• 原文

━━━

これら一派としてはメタリカに続くかたちにてスラッシュ勢より転向した『パンテラ』や『セパルトゥラ』などが代表格にあろう。とくにセパルトゥラは5枚目アルバム『ケイオスA.D.』でこのジャンルを固め、さらには続く6枚目『ルーツ』にて民俗音楽を取り入れさらなるメタルの進化の道筋をつくった重要な位置にいる。
しかしいづれにしても、スラッシュメタル黄金期は終わりを迎え衰退期に入る。──スラッシュメタルはメタリカにより産まれメタリカにより隆盛を極めメタリカにより殺されたのである。
さてこのようにスラッシュ黄金期の終わりを迎えた'90年代初頭にあるが、北米に於けるメタルそのものの黄金期を終わらせる一派がその勢いを増していた。
『グランジ』勢である。
グランジをひと口で語るのはむずかしい。パンクの影響がつよいとはされるがしかしハードロックの影響がつよい『パールジャム』のようなバンドも存在するが故のことにある。──しかもグランジ自体はすぐに廃れ『オルタナティヴロック』の一派として組み込まれるに至った。それ故に『グランジ/オルタナ』などと、ひと括りに語られることがよくある。

━━━

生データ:
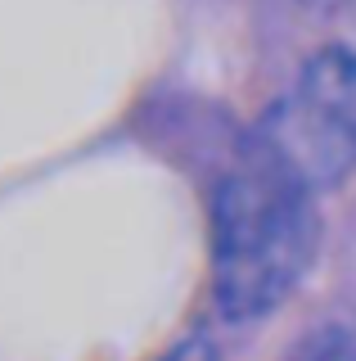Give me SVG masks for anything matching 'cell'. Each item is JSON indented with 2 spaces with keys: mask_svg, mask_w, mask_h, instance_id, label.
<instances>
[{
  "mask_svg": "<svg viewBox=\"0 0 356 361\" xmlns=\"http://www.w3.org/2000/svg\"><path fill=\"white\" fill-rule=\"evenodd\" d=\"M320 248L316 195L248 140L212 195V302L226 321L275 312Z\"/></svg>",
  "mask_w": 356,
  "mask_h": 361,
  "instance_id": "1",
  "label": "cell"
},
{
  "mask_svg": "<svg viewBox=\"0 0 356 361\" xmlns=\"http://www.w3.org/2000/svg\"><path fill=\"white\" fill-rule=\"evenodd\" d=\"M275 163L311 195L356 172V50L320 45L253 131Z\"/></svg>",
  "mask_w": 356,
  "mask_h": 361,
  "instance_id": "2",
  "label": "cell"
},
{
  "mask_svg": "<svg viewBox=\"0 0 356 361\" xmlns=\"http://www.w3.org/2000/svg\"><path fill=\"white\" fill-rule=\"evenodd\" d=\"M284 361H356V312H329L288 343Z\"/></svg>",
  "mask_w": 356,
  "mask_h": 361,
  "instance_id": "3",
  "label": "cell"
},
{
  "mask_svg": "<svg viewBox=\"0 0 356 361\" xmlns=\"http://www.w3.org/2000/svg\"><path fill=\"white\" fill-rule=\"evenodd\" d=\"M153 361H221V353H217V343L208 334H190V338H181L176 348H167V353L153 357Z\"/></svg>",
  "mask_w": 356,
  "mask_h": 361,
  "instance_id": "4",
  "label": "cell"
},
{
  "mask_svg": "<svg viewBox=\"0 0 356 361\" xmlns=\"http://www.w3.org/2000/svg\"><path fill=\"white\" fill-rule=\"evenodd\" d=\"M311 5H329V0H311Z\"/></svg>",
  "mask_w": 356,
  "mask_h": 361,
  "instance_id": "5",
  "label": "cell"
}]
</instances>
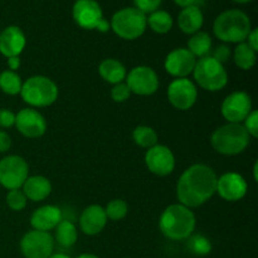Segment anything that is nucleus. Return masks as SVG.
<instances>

━━━

• 指示
原文によると、セパルトゥラは6枚目のアルバム『ルーツ』で何を取り入れたか。

• 解答
民俗音楽を取り入れた。